Document text START

Zagreb (AFP) - A decision to drop Anne Frank's diary from Croatia's school curriculum sparked outrage in the Balkan country, with nearly 3,000 people signing a petition Thursday demanding its restitution.

The Jewish teenager wrote "The Diary of a Young Girl" while hiding from the Nazis in an Amsterdam attic from June 1942 to August 1944. More than 30 million copies have been sold in 67 languages.

The book was on an optional reading list which has been entirely removed from the curriculum.

"The Holocaust is not an issue which can be skipped," the petition reads.

Education Minister Blazenka Divjak said on Facebook that she would "accept criticism" over the issue and canvass teachers on their recommendations for required reading, with petitioners hoping "The Diary" will be among their top choices.

In 2017 a Croatian school came under fire for refusing to display an exhibition on Frank because it included panels on crimes committed by the country's World War II pro-Nazi regime.

The exhibition, prepared by the Anne Frank House in Amsterdam, was due to be displayed at a high school in the coastal town of Sibenik.

The school's director argued that the pro-Nazi Ustashe were presented as "criminals" while the crimes of rival communists were ignored.

The Ustashe killed hundreds of thousands of Jews, Serbs, Roma and anti-fascist Croatians.

The exhibition had previously been presented in 23 Croatian towns without problems.

Critics in recent years have accused Croatia's authorities of playing down the atrocities committed by the Ustashe and turning a blind eye to a surge of nostalgia for the pro-Nazi past.

Document text END

What is required: Reproduce a passage from the news report on Croatia dropping Anne Frank's diary, beginning at the words "Education Minister Blazenka" and stopping after "II pro-Nazi regime.".

Dataset extract START

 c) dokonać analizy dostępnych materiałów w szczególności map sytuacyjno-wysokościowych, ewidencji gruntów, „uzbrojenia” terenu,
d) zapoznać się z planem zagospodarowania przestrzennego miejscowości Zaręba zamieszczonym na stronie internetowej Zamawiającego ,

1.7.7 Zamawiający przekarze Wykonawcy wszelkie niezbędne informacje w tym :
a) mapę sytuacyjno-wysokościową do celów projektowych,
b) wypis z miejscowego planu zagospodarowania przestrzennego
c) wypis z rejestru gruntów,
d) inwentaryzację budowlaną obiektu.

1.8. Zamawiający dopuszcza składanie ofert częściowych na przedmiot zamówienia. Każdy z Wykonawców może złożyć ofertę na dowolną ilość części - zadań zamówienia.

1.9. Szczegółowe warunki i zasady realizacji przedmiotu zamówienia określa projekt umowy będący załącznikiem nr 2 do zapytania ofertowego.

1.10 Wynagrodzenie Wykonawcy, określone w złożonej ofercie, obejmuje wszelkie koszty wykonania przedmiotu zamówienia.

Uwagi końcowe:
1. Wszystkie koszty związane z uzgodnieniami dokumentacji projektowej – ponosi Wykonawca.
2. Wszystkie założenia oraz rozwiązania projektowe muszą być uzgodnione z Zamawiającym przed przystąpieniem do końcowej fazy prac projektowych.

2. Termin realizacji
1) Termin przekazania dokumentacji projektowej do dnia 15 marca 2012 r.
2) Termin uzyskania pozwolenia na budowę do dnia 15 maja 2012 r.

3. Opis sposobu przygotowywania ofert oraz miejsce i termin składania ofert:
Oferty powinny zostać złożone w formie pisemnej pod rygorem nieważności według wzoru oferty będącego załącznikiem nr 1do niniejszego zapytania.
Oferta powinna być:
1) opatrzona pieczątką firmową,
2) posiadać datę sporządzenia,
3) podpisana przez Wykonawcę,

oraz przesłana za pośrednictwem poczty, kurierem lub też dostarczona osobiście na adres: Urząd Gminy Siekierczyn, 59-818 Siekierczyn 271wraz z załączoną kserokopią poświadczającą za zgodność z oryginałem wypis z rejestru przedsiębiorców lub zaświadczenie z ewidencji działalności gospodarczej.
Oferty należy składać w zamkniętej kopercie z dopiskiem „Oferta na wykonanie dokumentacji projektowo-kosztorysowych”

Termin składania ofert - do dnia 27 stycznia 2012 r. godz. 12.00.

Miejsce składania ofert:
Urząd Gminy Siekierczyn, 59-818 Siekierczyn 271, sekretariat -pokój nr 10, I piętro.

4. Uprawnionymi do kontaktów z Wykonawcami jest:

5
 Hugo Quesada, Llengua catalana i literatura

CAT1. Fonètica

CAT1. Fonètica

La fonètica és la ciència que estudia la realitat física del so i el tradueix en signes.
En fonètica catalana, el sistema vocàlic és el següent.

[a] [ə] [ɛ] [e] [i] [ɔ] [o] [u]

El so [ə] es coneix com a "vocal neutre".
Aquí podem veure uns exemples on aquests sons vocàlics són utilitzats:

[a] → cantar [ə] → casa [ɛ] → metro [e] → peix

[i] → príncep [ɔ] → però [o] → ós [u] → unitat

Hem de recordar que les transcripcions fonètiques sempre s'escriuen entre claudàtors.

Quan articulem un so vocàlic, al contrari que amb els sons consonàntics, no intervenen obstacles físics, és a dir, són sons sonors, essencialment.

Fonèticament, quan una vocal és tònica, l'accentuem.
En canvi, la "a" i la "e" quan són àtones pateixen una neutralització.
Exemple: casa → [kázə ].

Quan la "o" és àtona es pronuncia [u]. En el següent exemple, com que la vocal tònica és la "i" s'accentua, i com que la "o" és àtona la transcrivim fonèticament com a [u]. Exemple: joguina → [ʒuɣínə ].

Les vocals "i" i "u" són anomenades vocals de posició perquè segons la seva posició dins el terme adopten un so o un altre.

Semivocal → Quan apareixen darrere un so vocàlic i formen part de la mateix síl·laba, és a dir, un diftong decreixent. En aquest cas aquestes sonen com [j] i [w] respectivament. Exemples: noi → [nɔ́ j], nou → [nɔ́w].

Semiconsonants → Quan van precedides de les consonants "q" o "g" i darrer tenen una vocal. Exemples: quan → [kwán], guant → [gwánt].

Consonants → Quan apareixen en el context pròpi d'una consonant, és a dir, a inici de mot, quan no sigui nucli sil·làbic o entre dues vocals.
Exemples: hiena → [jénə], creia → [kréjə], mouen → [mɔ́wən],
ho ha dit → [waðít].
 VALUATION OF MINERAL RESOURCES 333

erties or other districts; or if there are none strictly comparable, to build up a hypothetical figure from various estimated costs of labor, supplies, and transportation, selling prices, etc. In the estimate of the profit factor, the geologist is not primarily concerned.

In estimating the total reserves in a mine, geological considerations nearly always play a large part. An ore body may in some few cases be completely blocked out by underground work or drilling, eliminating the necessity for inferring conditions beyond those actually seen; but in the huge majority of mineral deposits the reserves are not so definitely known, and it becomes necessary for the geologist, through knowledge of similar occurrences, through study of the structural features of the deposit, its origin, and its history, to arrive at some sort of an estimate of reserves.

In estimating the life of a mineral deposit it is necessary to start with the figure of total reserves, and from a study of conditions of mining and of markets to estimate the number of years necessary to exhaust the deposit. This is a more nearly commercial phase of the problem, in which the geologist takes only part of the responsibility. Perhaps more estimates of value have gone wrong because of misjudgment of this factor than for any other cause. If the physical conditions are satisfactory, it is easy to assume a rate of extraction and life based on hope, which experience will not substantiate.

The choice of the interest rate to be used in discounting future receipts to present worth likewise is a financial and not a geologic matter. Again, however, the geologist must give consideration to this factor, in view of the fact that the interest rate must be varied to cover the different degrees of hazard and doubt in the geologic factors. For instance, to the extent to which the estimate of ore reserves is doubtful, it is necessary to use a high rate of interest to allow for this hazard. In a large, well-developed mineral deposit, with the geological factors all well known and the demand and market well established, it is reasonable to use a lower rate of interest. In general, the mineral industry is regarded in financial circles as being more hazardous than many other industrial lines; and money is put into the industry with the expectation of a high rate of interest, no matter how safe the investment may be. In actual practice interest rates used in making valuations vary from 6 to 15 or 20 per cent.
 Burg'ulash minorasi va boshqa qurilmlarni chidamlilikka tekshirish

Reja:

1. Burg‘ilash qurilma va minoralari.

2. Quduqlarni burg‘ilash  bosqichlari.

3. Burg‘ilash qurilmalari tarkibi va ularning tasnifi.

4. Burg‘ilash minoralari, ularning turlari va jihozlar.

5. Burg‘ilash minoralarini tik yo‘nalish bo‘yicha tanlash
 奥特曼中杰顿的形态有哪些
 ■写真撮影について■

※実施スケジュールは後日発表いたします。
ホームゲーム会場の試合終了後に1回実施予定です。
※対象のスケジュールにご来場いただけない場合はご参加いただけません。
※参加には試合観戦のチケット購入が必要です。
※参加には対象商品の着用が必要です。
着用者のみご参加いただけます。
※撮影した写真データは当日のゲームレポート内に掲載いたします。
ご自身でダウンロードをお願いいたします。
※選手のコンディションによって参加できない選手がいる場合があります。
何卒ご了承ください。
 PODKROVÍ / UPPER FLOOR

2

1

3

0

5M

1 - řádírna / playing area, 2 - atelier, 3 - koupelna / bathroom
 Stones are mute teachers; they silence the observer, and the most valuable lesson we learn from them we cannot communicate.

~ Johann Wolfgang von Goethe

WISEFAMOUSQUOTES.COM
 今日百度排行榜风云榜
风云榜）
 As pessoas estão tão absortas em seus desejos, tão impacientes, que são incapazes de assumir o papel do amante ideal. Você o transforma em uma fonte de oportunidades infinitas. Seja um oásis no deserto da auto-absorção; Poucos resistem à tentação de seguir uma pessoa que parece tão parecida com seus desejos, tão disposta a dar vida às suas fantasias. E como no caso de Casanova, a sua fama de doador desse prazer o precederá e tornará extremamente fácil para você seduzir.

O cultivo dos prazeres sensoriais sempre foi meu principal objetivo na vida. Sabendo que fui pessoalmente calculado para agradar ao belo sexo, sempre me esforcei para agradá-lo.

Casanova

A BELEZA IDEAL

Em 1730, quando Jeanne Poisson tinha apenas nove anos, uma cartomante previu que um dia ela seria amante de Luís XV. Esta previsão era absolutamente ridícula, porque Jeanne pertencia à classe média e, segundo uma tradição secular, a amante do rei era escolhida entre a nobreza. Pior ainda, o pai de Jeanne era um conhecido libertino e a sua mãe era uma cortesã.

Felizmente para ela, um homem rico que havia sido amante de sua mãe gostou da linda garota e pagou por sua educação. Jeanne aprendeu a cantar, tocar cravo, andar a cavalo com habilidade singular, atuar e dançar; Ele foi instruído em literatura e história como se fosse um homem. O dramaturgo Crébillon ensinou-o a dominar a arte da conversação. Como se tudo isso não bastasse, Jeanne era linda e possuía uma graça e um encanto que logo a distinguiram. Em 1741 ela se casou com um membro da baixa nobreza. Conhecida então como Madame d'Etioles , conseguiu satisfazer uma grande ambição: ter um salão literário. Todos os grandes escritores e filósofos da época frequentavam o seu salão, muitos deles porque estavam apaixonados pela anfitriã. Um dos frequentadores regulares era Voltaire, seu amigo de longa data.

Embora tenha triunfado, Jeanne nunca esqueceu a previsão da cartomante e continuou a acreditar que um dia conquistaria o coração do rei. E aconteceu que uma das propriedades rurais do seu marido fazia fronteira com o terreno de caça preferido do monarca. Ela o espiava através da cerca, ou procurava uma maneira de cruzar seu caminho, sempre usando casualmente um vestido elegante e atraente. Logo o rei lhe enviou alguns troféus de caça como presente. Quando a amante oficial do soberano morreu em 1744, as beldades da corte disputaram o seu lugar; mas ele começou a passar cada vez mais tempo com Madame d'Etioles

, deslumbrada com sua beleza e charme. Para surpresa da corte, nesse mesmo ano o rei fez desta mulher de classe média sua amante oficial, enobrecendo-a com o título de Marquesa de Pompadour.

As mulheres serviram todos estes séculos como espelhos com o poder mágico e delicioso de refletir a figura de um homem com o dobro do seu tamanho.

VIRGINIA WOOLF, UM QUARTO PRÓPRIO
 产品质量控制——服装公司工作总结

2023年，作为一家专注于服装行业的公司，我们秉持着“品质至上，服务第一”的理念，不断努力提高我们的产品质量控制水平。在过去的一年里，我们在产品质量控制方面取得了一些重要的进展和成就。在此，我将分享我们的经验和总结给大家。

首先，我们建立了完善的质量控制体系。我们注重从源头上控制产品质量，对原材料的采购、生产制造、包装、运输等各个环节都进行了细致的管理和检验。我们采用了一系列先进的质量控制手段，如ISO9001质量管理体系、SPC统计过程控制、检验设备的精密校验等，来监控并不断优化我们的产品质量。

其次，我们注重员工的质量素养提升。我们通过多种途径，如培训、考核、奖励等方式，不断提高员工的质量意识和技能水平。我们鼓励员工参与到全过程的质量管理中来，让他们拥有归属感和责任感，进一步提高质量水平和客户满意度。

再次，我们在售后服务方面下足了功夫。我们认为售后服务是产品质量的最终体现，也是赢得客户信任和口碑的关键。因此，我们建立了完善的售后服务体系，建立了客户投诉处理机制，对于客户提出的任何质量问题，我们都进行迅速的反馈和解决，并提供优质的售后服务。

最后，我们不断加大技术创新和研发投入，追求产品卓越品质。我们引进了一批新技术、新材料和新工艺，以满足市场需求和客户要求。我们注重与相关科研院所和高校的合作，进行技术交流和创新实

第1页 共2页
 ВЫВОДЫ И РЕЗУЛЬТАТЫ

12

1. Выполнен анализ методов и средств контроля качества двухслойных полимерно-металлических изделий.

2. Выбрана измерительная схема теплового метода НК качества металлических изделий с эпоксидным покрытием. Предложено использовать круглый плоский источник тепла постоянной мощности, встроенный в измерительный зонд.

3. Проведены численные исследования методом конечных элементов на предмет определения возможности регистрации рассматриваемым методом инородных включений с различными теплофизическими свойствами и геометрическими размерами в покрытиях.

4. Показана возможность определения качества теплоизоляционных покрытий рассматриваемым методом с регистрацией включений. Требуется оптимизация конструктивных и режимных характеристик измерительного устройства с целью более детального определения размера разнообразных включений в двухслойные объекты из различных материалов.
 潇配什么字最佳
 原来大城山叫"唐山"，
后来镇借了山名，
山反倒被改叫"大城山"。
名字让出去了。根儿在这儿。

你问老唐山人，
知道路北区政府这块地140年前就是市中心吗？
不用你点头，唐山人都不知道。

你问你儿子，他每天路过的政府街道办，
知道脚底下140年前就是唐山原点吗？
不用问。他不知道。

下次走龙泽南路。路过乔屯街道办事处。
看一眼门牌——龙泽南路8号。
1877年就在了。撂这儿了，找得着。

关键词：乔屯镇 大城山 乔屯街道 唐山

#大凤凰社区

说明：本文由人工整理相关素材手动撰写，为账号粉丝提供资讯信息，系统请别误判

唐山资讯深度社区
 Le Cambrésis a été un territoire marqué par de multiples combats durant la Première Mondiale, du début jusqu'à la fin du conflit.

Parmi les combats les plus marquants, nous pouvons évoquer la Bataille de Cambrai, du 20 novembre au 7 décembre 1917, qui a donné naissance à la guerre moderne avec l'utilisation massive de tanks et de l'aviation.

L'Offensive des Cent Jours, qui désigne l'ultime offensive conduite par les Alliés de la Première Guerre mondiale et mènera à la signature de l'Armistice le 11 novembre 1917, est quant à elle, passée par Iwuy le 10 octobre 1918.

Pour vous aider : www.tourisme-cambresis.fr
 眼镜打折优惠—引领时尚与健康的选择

Dataset extract END

Written response:
Education Minister Blazenka Divjak said on Facebook that she would "accept criticism" over the issue and canvass teachers on their recommendations for required reading, with petitioners hoping "The Diary" will be among their top choices.

In 2017 a Croatian school came under fire for refusing to display an exhibition on Frank because it included panels on crimes committed by the country's World War II pro-Nazi regime.